Dico sùbito che non sono affatto d’accordo nell’uso del termine “cesso” nei confronti del nuovo arcivescovo reggino (com’è stato apostrofato su tale pagina del popolare social network). Come non sarei d’accordo a rivolgere quest’epiteto a un rabbino o a un imam, a un altro giornalista o a un politico o a un operaio o a un insegnante.
Il termine è forte, io quest’insulto non lo userei “e basta”.
E a maggior ragione non lo userei – quale che sia il motivo – nei confronti di una qualsiasi autorità religiosa, perché a mio avviso (e secondo autorevoli giuristi) nel rispetto verso l’altrui libertà di culto è incluso il rispetto dei simboli, dei riti e dei sacerdoti di qualsiasi credo.

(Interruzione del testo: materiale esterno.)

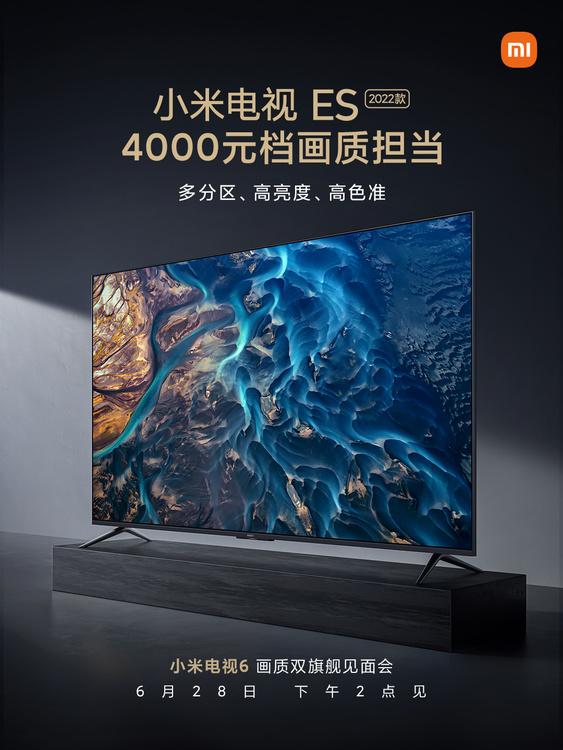 Le Xiaomi Mi TV ES2022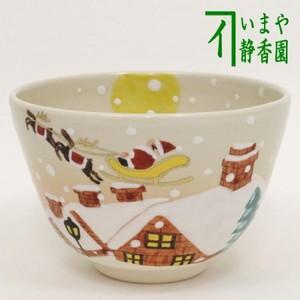 【茶器/茶道具 抹茶茶碗 クリスマス】 色絵茶碗 サンタクロース 加藤永山作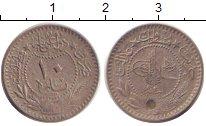 Изображение Дешевые монеты Турция 10 пар 1910 Медно-никель VF
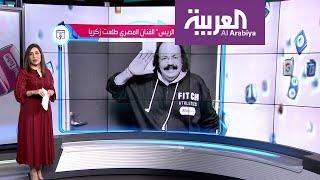 نقابة الفنانيين المصرية تنعى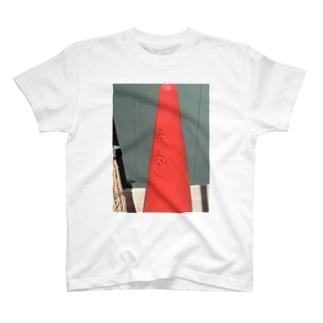 天空コーンTシャツ T-shirts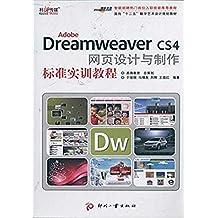 Adobe Dreamweaver CS4 网页设计与制作标准实训教程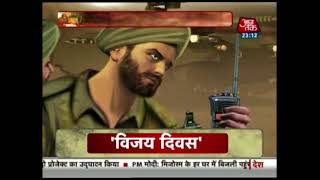 Vande Mataram: Remembering Vijay Diwas, When India won and Bangladesh got liberated - AAJTAKTV
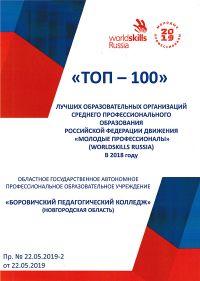 top100_1
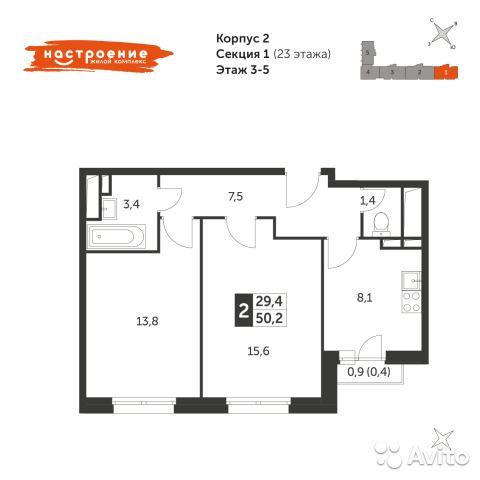 2-к квартира, 50.2 м², 5/22 эт.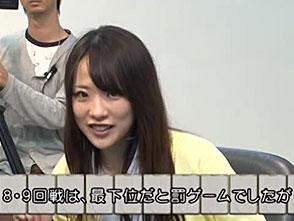 沖と魚拓の麻雀ロワイヤル RETURNS 第9話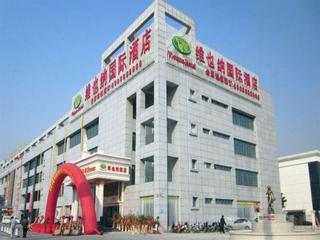 Vienna Hotel Suzhou, No. 902 Chunshenhu West Road,…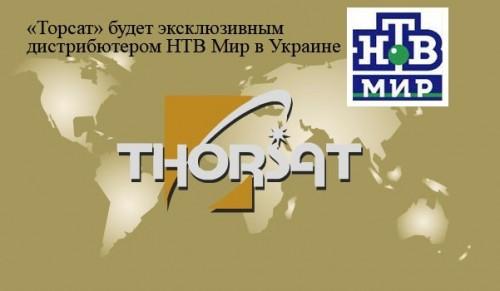 «Торсат» будет эксклюзивным дистрибютером НТВ Мир в Украине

…Ora però entriamo “nel vivo” della questione.
Tutto nasce da quanto asserito da monsignor Fiorini Morosini in relazione a quanto accaduto a don Nuccio Cannizzaro, che come qualcuno dei lettori di questo blog saprà è stato rinviato a giudizio con l’accusa d’aver dichiarato il falso (ma al riguardo rinvio senz’altro al pezzo scritto per Lettera43.it).
Il neoarcivescovo di Reggio Calabria, nelle ore immediatamente successive al suo insediamento del 9 settembre scorso, aveva detto: «Un mafioso non è tale fino all’ultimo grado di giudizio, ma anche dopo è bene fare molta attenzione nel giudicare». Un riferimento chiaro anche alla vicenda di don Nuccio, che poi ha causato l’aspro commento di Baldessarro: «Io invece non sono garantista, dunque per me questo vescovo è un cesso, e per dirlo, oltre che pensarlo, non ho bisogno di attendere alcuna sentenza».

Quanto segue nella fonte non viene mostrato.